§ WHAT TO WORK ON
Which of the lines below contain the string "image" with matching case? Copy out every one of them.
RECORDS FOR THE EXERCISE start
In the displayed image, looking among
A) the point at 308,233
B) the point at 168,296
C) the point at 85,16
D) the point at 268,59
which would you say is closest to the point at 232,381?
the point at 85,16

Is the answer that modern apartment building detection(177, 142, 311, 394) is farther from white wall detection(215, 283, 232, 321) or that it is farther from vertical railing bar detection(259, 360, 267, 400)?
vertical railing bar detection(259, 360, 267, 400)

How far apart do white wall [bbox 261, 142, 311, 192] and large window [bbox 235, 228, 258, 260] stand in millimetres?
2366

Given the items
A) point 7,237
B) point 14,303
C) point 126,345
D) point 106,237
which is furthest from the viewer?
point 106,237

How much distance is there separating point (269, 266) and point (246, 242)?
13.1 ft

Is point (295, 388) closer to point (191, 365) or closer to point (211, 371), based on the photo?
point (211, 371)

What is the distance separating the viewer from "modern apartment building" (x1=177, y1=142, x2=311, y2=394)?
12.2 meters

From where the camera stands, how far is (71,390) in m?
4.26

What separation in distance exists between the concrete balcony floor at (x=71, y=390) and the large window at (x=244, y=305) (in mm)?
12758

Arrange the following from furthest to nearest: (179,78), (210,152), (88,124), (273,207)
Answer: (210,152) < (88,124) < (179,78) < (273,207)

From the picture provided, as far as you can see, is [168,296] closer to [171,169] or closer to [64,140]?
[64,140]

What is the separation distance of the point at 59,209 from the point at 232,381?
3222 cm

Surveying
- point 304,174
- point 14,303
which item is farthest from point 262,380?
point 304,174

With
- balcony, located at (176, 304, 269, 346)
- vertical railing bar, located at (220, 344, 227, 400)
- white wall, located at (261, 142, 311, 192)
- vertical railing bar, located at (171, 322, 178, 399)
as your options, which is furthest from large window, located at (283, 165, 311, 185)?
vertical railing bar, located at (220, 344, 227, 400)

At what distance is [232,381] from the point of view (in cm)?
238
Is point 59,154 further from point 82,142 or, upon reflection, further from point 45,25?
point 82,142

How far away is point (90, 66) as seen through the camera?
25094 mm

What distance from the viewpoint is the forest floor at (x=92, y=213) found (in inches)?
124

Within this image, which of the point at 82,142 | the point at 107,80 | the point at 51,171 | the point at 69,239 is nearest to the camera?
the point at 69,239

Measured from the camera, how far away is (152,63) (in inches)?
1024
RECORDS FOR THE EXERCISE end
RECORDS FOR THE EXERCISE start
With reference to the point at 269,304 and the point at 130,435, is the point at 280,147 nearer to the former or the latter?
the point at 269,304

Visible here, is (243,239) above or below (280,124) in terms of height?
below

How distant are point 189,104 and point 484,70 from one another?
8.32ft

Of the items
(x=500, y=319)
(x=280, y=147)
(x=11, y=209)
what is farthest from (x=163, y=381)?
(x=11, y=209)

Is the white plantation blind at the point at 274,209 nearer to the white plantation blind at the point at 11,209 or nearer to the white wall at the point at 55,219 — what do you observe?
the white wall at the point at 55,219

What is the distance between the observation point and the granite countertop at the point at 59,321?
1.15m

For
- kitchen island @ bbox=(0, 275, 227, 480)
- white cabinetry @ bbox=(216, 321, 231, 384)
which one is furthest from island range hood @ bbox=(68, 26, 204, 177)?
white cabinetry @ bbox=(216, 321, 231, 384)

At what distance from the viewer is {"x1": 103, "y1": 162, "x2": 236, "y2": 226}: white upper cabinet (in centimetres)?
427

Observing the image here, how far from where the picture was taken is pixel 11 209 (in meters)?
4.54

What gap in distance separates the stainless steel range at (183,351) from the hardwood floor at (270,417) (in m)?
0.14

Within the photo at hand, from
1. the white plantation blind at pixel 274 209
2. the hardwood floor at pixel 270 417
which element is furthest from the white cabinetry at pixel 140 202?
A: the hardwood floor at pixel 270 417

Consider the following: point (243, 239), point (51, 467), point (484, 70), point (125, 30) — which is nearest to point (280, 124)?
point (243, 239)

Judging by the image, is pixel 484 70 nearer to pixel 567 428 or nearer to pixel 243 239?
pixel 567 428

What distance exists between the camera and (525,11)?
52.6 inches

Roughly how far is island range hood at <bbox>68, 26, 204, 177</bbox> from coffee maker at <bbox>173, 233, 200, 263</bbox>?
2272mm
RECORDS FOR THE EXERCISE end
§ WRITTEN SOLUTION
In the displayed image, looking among
Within this image, which of the point at 82,142 | the point at 107,80 | the point at 51,171 | the point at 69,239 is nearest to the camera?
Observing the image here, how far from where the picture was taken is pixel 11 209 (in meters)?
Judging by the image, is pixel 484 70 nearer to pixel 567 428 or nearer to pixel 243 239?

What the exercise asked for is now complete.